Buchbesprechung: Operaen – das Opernhaus in Oslo

Ein Eisberg im Hafen 

– Schöner Bildband über das Opernhaus in Oslo – 

von Klaus J. Loderer

Wie ein Eisberg ragt das vom norwegischen Architekturbüro Snøhetta entworfene Opernhaus von Oslo markant aus dem Wasser auf. Dieser Effekt stellt sich zumindest vom Wasser ein. Allerdings rücken dem bisher freistehenden Bauwerk nun Neubauten wie die Stadtbibliothek und das Munchmuseum, die beide noch im Bau sind, auf den Leib. Nach der Eröffnung 2008 erschien auch ein großformatiger Bildband, der das Gebäude vorstellt. Darin findet man neben zahlreichen Fotos zum Gebäude, zur Baustelle, der Eröffnungsfeier und der ersten Tätigkeiten der Opernmitarbeiter im Gebäude auch die Pläne.

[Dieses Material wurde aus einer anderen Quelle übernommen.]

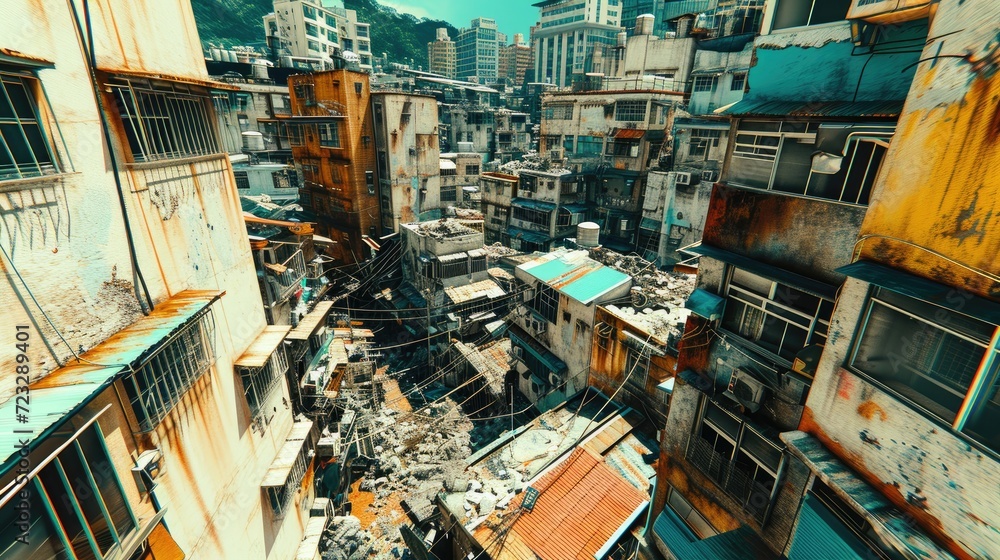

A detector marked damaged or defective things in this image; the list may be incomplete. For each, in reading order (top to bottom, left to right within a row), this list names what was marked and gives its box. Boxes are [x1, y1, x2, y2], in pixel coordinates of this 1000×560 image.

orange rust stain [856, 400, 888, 422]
orange rust stain [796, 406, 968, 560]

Während man mit dem Bau des Opernhauses sogar früher fertig war als geplant – die Eröffnung fand fünf Monate früher als vorgesehen statt – hatte der Bau eines neuen Opernhauses allerdings eine sich einige Jahrzehnte hinziehende Vorgeschichte. Zeitweilig war auch das Gelände des ehemaligen Westbahnhofs im Gespräch, hinter dessen historischer Fassade sich heute das Nobel-Friedenszentrum befindet. Und es gab Diskussionen um das Volkstheater (Folketeatret). Doch träumte man dann von einem Opernhaus am Wasser wie in Sydney. Im Buch findet man einen Entwurf von 1996 der Architekten Lunde & Løvseths für ein Opernhaus mit geschwungener Glasfassade zum Wasser. Letztendlich wurde das Opernhaus dann sogar ins Wasser gebaut. Das Buch zeigt die Genese des Entwurfs von Snøhetta. Eine geschwungene Wand umfasst den Zuschauerraum. Als Fabrik ist der technische Bereich mit Bühne und Werkstätten gedacht. Darüber ist ein System zerschnittener Ebenen gelegt, durch das der Bühnenturm durchsticht. Dadurch entstand die markante Form, bei der die Terrasse, auf dem das Opernhaus steht, als Rampe in das Dach des Zuschauerraums übergeht – und man eben dadurch über dem Zuschauerraum herumspazieren kann.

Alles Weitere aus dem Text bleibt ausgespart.